Document extract:
"""

Brad DeLong: Worthy reads on equitable growth, January 18–24, 2019

Worthy reads from Equitable Growth:

  1. Submit! The deadline for Equitable Growth’s Request for Proposals is January 31!

Worthy reads not from Equitable Growth:

  1. Read Pedro Nicolaci da Costa, “The U.S. Job Market Doesn’t Feel so Hot Despite the Low Unemployment Rate,” in which he writes: “Workers need the economy to stay hot so they can begin to see the dividends of high growth … There are several reasons a purportedly booming U.S. economy doesn’t feel like much of a boon to millions of American workers, chief among them the startling lack of wage growth many have experienced over the past four decades … A business- and bank-friendly mindset at the Federal Reserve, whose top officials spend a lot more time with their high-flying Wall Street and industry contacts than with workers and community leaders, deepens this imbalance … Because of the Fed’s proximity to its business contacts, it tends to think of workers as labor costs (not investments in human capital) and wages as inflation (not improvements in standards of living). This colors the Fed’s definition of ‘full employment,’ making policymakers easily swayed by dubious claims from business executives about chronic labor shortages—made without any contention about why wages are not rising on a sustained basis.”
  2. Dani Rodrik joins those who believe that President Donald Trump and his administration have too little competence and too childish an understanding of the world to do substantial, persistent damage to equitable growth. I would like to believe him, but I worry that Italy under former Prime Minister Silvio Berlusconi may be a relevant case that is a counterexample. As I see it, Berlusconi’s kleptocratic and chaos-monkey nature robbed Italy of a decade of economic growth. Read Dani Rodrik, “Trump’s Trade Game,” in which he writes: “Though Trump’s unilateralism and mercantilism are bad … one should not exaggerate … If other countries do not overreact—and, so far, they have not—the consequencesfor world trade will remain manageable … The shift in global demand from goods to (less tradable) services; the increased skill-intensity of manufacturing … automation … reshoring … China’s transition … to domestic-demand-led growth … are likely to have a larger impact on trade than Trump’s bluster ever could.”
  3. Read Oliver Blanchard’s extremely good American Economic Association Presidential Address, “Public Debt and Low Interest Rates.” The takeaway: Fear of government debt should be a second-order consideration in a time of low interest rates. And I would go further: Because problems created by government debt can be dealt with at low societal cost via financial repression, it should be not a second-, but a third- or fourth-order consideration. Blanchard, in his address, makes this important point about “new theoretical foundations for how to think about fiscal policy and debt, which will stimulate the policy research agenda for the profession for years to come.”

"""

Dataset section:
"""

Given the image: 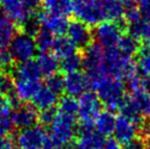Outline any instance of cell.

"""

Required work:
1 > In the reading list on equitable growth, why does the writer rank fear of government debt as a third- or fourth-order consideration rather than a second-order one? Answer in one to three sentences.
2 > Pick up the reading list on equitable growth after its last sentence and carry it on.
The material placed after the reading list is separate from it and unrelated to it.

The responses:
1 > The writer holds that problems created by government debt can be dealt with at low societal cost through financial repression. For that reason, the writer argues, debt deserves even less weight than the second-order place Blanchard gives it in a time of low interest rates.

2 >
  4. The first truly good conceptual framework I have seen from a journalist on where the future of employment growth may lie, based on the work of David Autor. Read “The Future Of Work,” in which the NPR reporter Greg Rosalsky writes: “Three trends … help explain where employment … may be headed … ‘Frontier work’ … Jetson jobs … all about new technology … Supervisor, Word Processing (1980); Robotic Machine Operator (1990); Chief Information Officer (2000); Technician, Wind Turbines; and Intelligence Analyst (2010) … ‘Wealth work … jobs that primarily provide fancy-schmancy services to the rich … Hypnotherapist and Gift Wrapper (1980), Fingernail Former and Marriage Counselor (1990), Mystery Shopper, Horse Exerciser—our personal favorite—and Barista (2000); Oyster Preparer and Sommelier (2010) … ‘Last mile’ … what’s left after machines have eaten the tasks … the atrophied husk remaining of a job when most of it has been automated … an airline ticket agent. A couple of decades ago … greet customers, help check baggage, and assign seats on the plane. Now … throwing bags on a conveyor belt and checking IDs. And so you can think of that as sort of the last mile, the last little bit of the job that remains.”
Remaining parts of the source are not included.